## Extracted text:
※ ※ ※

In an earlier article we considered changes to the brain in people with CRPS solely in the context of poor memory or ‘brain fog’. In this regard, in addition to factors such as poor sleep and the side-effects of medication, there has long been speculation in the medical profession that memory loss for those suffering CRPS may also be the result of a malfunction in a part of the brain known as the Limbic System, which is involved in the control of our mood and instinct.
However, in recent years, more advanced medical imaging techniques have meant that, for the first time, there is actually now visual evidence that people with CRPS undergo significant changes in certain areas of the brain.
The studies undertaken involve complex neuroscience, much of which can be difficult to fathom. Before considering the results of these studies further, a brief glossary may be helpful. My apologies to anyone in the science community for the over-simplification, which is entirely for my benefit!
Grey (or gray) and white matter
The brain essentially consists of grey matter and white matter, named for their respective shades (actually pinkish-grey and white). The shade comes down to the fat content and the presence of blood vessels.
Grey matter comprises neurons (commonly referred to as ‘brain cells’) and glial cells, which hold neurons in place, insulate them from one another, supply them with essential oxygen and nutrients and remove waste.
White matter comprises the nerve fibres which connect areas of grey matter and along which nerve signals pass. If an area of white matter is damaged, the brain may eventually be able to rewire itself; finding an alternative route to replace the lost connection(s).
Such rewiring is an example of brain plasticity. Brain plasticity (or neuroplasticity) is the brain’s ability to change itself over time by modifying its connections. These changes do not just occur in order to repair damaged connections. They are essential to our development, allowing us to develop from a child to an adult, as well as helping us to adapt to new situations and environments.
But brain plasticity can also have a negative effect.
Research published recently in the Journal of Pain is just the latest to suggest that people with CRPS undergo significant brain plasticity resulting in marked structural and functional changes in certain areas of the brain.

※ ※ ※

## Data provided:
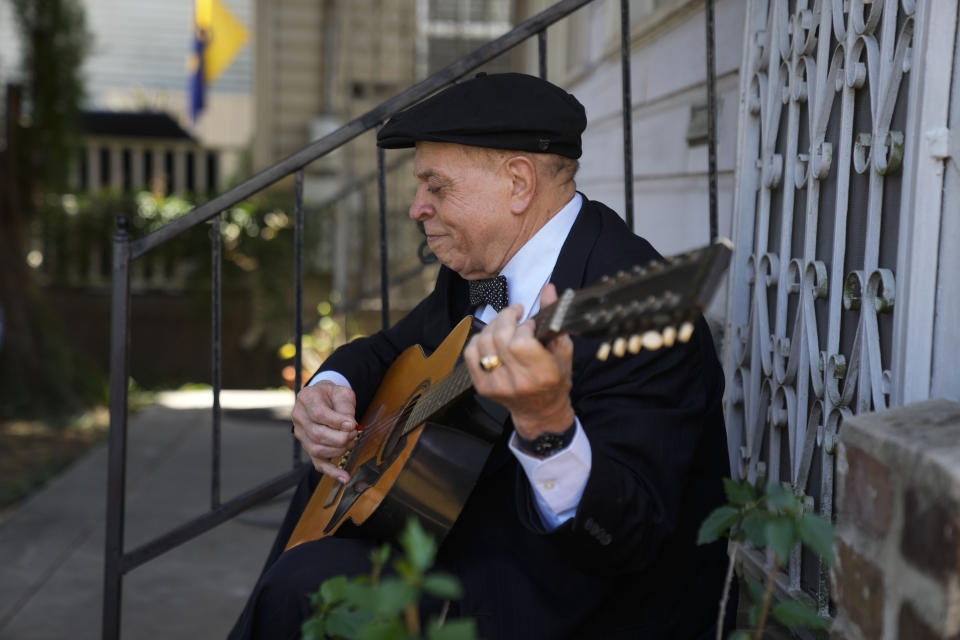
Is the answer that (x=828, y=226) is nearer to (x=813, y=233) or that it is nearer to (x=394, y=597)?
(x=813, y=233)

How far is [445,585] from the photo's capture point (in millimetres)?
991

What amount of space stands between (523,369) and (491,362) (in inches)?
2.2

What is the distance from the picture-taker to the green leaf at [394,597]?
3.32 ft

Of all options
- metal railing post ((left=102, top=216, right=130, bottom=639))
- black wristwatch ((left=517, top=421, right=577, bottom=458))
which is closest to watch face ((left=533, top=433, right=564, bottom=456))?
black wristwatch ((left=517, top=421, right=577, bottom=458))

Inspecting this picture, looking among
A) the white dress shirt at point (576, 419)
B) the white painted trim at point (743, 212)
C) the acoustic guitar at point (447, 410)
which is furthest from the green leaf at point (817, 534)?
the white painted trim at point (743, 212)

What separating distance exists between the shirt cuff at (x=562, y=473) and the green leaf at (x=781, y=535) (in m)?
0.34

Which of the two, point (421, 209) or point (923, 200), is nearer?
point (923, 200)

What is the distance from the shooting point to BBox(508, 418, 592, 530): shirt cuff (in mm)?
1574

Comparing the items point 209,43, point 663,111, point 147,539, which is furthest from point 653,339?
point 209,43

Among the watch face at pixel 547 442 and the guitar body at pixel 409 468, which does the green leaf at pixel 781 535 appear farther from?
the guitar body at pixel 409 468

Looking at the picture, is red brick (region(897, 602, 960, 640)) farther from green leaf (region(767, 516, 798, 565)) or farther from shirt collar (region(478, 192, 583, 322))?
shirt collar (region(478, 192, 583, 322))

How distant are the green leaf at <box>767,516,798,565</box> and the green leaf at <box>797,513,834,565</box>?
1 cm

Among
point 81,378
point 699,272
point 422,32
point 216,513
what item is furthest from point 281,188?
point 699,272

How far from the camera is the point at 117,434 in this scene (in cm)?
279
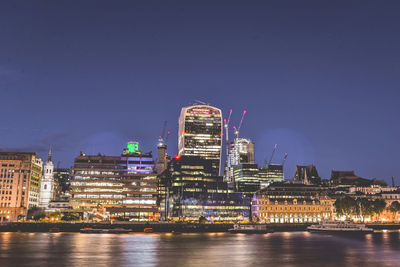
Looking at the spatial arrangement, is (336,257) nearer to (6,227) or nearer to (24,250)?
(24,250)

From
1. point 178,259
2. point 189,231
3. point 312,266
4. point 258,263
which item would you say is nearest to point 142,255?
point 178,259

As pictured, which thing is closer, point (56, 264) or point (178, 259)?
point (56, 264)

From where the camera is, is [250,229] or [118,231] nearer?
[118,231]

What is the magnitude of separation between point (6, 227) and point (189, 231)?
89735mm

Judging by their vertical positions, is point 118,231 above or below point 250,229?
below

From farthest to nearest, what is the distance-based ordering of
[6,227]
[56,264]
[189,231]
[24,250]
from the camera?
[189,231] < [6,227] < [24,250] < [56,264]

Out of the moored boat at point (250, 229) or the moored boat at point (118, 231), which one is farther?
the moored boat at point (250, 229)

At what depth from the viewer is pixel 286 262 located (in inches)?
3014

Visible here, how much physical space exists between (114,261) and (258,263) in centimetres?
→ 2824

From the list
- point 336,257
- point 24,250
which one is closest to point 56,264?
point 24,250

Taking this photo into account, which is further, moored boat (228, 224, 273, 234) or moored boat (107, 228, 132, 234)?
moored boat (228, 224, 273, 234)

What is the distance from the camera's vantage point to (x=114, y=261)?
246ft

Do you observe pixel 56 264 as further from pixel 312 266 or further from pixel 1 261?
pixel 312 266

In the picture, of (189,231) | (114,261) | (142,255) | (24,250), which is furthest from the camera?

※ ※ ※

## Assigned task A:
Copy everything in the text on CRPS and the brain from "Such rewiring is" down to "functional changes in certain areas of the brain.", keeping it word for word.
## Assigned task B:
Carry on with the text about CRPS and changes in the brain, starting right after its last sentence.
None of the rows have any bearing on what comes next.

## Exercise output A:
Such rewiring is an example of brain plasticity. Brain plasticity (or neuroplasticity) is the brain’s ability to change itself over time by modifying its connections. These changes do not just occur in order to repair damaged connections. They are essential to our development, allowing us to develop from a child to an adult, as well as helping us to adapt to new situations and environments.
But brain plasticity can also have a negative effect.
Research published recently in the Journal of Pain is just the latest to suggest that people with CRPS undergo significant brain plasticity resulting in marked structural and functional changes in certain areas of the brain.

## Exercise output B:
The researchers found that people newly diagnosed with CRPS showed both reduced blood flow and a lower volume of grey matter in regions of the brain associated with both pain and movement. This indicated the occurrence of brain plasticity during the early stages of CRPS.
In patients with long term CRPS, whilst there did not appear to be a further reduction in the volume of grey matter, the study found that there was a clear negative relationship between average levels of pain and the volume of grey matter in regions of the brain associated with pain processing. In other words, the lower the volume of grey matter in those areas, the higher the average levels of pain reported.
Graded Motor Imagery
However, the ability of the brain to change can provide hope in the form of targeted therapy. Perhaps the best example of this familiar to people with CRPS is Graded Motor Imagery (GMI).
The idea behind GMI is to train the brain to re-connect to the part of the body affected by pain. The accepted theory is that in a person with CRPS, their brain effectively disowns the part of the body affected, seeing it instead as a threat. Normally, when we injure ourselves the brain perceives this threat and, as a protection mechanism, produces pain as an alarm signal, which allows us to deal with and treat the injured area. However, in cases of CRPS, this alarm system is faulty.
GMI focuses on the areas of the brain responsible for sensation and movement. In each area there is a particular space for each part of the body. When somebody suffers pain for a long time the space associated with the painful part of the body can become ‘fuzzy’, creating confusion in the brain, which in turn continues to produce pain as a protection mechanism. In essence, this is the brain’s way of attempting to identify the affected part of the body. GMI involves a series of steps aimed at helping the brain to re-identify the affected part and thereby reduce pain. The step in the GMI process that most people are familiar with is of course mirror therapy.
Whilst there has been considerable research on the efficacy of GMI as a treatment for CRPS, the results reported can at best be described as variable. Interestingly, however, in terms of a reduction in levels of pain, results for GMI have generally been more positive for people suffering CRPS than for people suffering other chronic pain conditions.